Concrete stap naar beter ruimtelijk beleid

Vlaams volksvertegenwoordiger Wilfried Vandaele reageert tevreden op de bijsturingen. “Met de afspraken die we vandaag maken, zetten we een hele concrete stap naar een al in de vorige legislatuur aangekondigd ruimtelijk beleid dat meer rekening houdt met de klimaatproblematiek, dat verharding beperkt, dat open ruimte vrijwaart, enzovoort. Wijzigen van bestemmingen brengt mee dat eigenaars billijk vergoed moeten worden. Nu verfijnen we de instrumenten om dat te doen, door bijvoorbeeld een correctere planschade in te voeren. Op de hoorzittingen die we hielden in het parlement, pasten we aan of schrapten we. Tegelijk gaan we verder dan wat in het regeerakkoord staat en spraken we een regeling af voor de woonreservegebieden. Sommige daarvan zijn goed gelegen, bijvoorbeeld bij een woonkern, maar vele liggen ook slecht: niet aan een uitgeruste weg, buiten de kern, of ze zijn waterziek.”
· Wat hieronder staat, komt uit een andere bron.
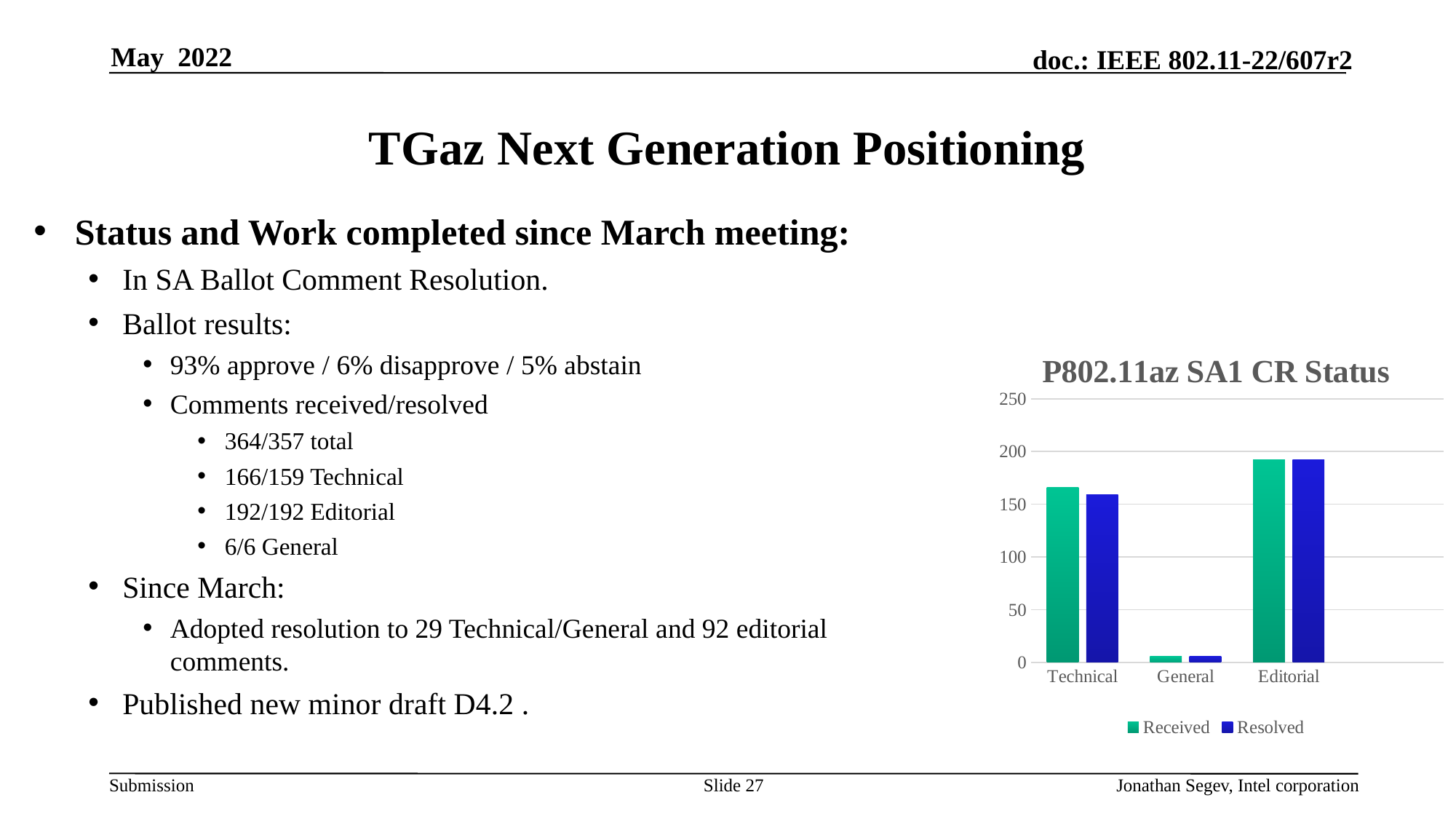
Is the Received value for Technical greater or less than 150? greater How many categories are shown on the x axis of the chart? 3 Is the Resolved value for General greater or less than 50? less Which is larger, the Resolved value for Technical or the Resolved value for General? Technical Which category has the lowest Resolved value? General What are the two series named in the chart legend? Received and Resolved What is the title of the chart? P802.11az SA1 CR Status Is the Received value for Editorial greater or less than 200? less Which is larger, the Received value for Editorial or the Received value for Technical? Editorial What type of chart is shown on the slide? bar chart How many series does the chart legend list? 2 Which category has the highest Received value? Editorial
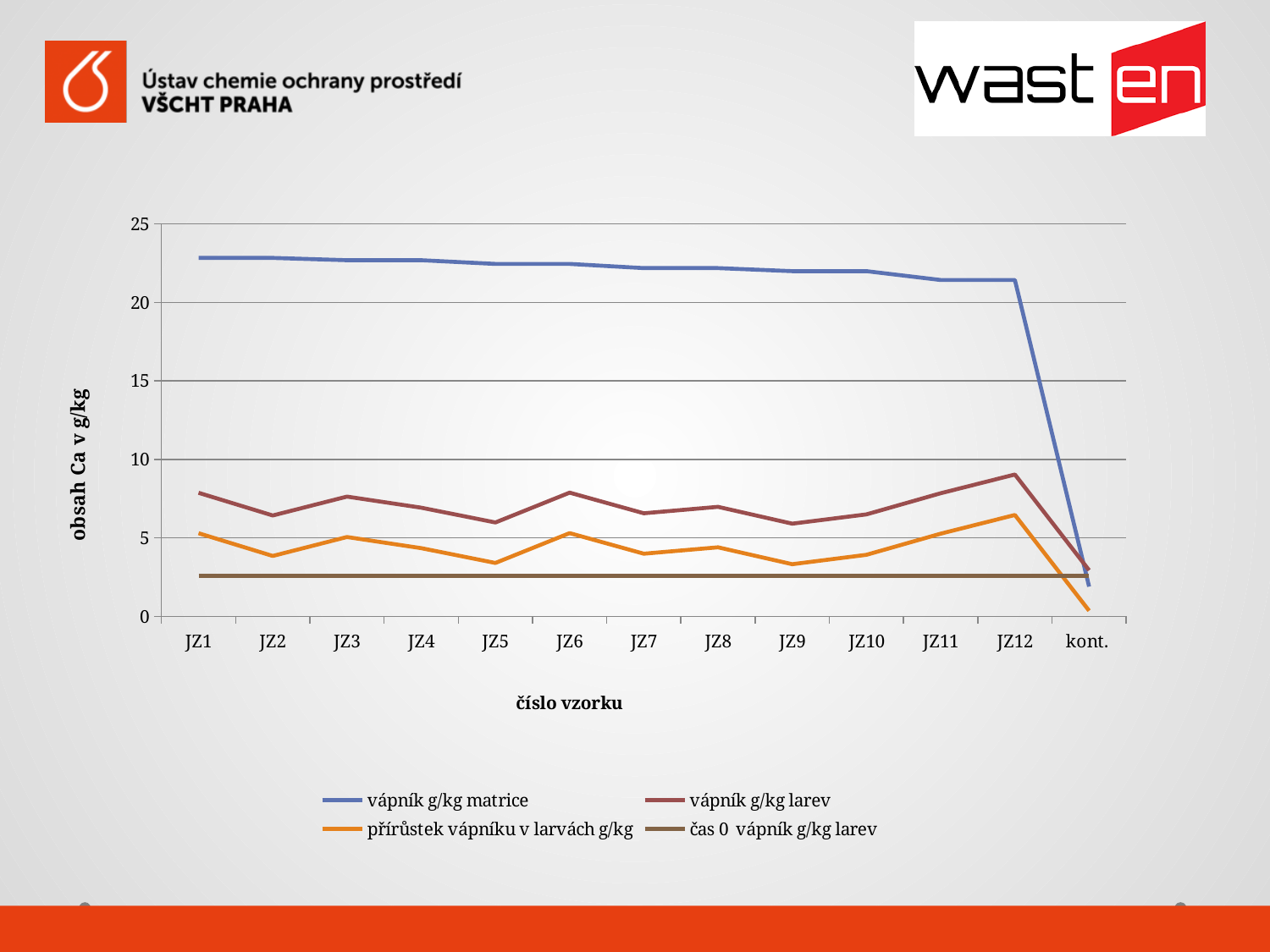
At which category does vápník g/kg larev reach its highest value? JZ12 What is the title of the y axis? obsah Ca v g/kg Is the value of přírůstek vápníku v larvách g/kg at JZ5 greater or less than 5? less Does the čas 0 vápník g/kg larev series rise, fall or stay flat across the x axis? stay flat How many series does the legend list? 4 What kind of chart is shown on the slide? line chart How many categories are shown on the x axis? 13 Is the value of vápník g/kg larev at JZ12 greater or less than 5? greater Is the value of vápník g/kg matrice at kont. greater or less than 5? less At which category does přírůstek vápníku v larvách g/kg reach its lowest value? kont. At JZ1, which is larger: vápník g/kg matrice or vápník g/kg larev? vápník g/kg matrice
Mede-indiener Inez De Coninck treedt Vandaele bij. “Als Vlaams Parlement bepalen we nu dat die gebieden nog enkel bebouwd kunnen worden als de gemeenteraad daar uitdrukkelijk toe besluit. Als dat niet gebeurt, blijven de gebieden bewaard als “reserve”, zoals ze ook steeds bedoeld waren.”
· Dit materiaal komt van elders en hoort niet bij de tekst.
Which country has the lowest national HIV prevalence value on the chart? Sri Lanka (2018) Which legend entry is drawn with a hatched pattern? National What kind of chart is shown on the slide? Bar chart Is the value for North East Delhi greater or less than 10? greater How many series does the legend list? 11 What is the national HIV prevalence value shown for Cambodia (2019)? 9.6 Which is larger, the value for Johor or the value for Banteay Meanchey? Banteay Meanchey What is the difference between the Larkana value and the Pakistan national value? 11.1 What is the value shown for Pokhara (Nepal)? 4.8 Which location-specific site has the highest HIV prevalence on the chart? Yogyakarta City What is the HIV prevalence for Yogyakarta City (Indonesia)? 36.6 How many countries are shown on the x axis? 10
Goede zaak voor Vlaanderen

Vlaams minister van Omgeving Zuhal Demir noemt de bijsturing van het instrumentendecreet een goede zaak voor Vlaanderen. “We creëren een draagvlak voor de bouwshift door getroffen eigenaars correct te vergoeden, we geven de landcommissies richtlijnen mee voor waardebepaling en zorgen er ineens voor dat we kernversterking en -verdichting niet afremmen door extra heffingen. Integendeel, samen komen we met een decreet om woonreservegebieden te beschermen van aansnijding. Het gaat om naar schatting 12.000 hectare woonreservegebied waarbij we vanuit Vlaanderen zeggen: neen, die kan niet zonder pardon aangesneden worden. Zo geven we lokale besturen teugels in handen om de bouwshift ook lokaal waar te maken.”